レッズサポーター・ファミリーにとって過去のACLの記憶というのは、本当に鮮明で心が熱くなるものなんです。

過去のコラムで、全北戦は浦和の街と歴史の勝利ということを書きましたが、彼らが浦和という街で育ったことも、この試合を引き分けることができた要因のひとつのように思えます。

再びアジア王者の栄光を…ACL決勝に臨む浦和レッズの歴史と文化の勝利を紐解く | カカロニ・すがやの“熱”Football Watch! | WANI BOOKS NewsCrunch(ニュースクランチ)( https://wanibooks-newscrunch.com/articles/-/4230 )

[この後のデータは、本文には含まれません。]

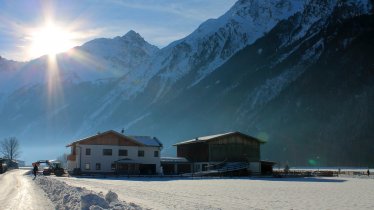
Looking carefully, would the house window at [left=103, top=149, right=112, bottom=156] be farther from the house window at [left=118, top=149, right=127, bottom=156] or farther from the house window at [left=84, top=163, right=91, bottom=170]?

そして、興梠選手のプレーは36歳にして、未だ日本最高レベルのFWであることを見せつけました。あれ? でも、過去のアル・ヒラル戦ではCBに割と潰されていたよね……。「興梠でも収められないDFがアジアにいるんだ」って思ったんですよ、当時は。

そのサウジのCBコンビがW杯でボコボコにやられているのを見て「世界は広い……」と思った記憶が……。

興梠選手といえば、学生時代はやんちゃで「ろくに練習もせずに試合の日だけ来て出場していた時期もある」なんて本人も語っていましたが、シーズン前からこの試合に向けて本気で気合い入れたら、これくらいできちゃうってこと……?? 本当に底が知れない人です……。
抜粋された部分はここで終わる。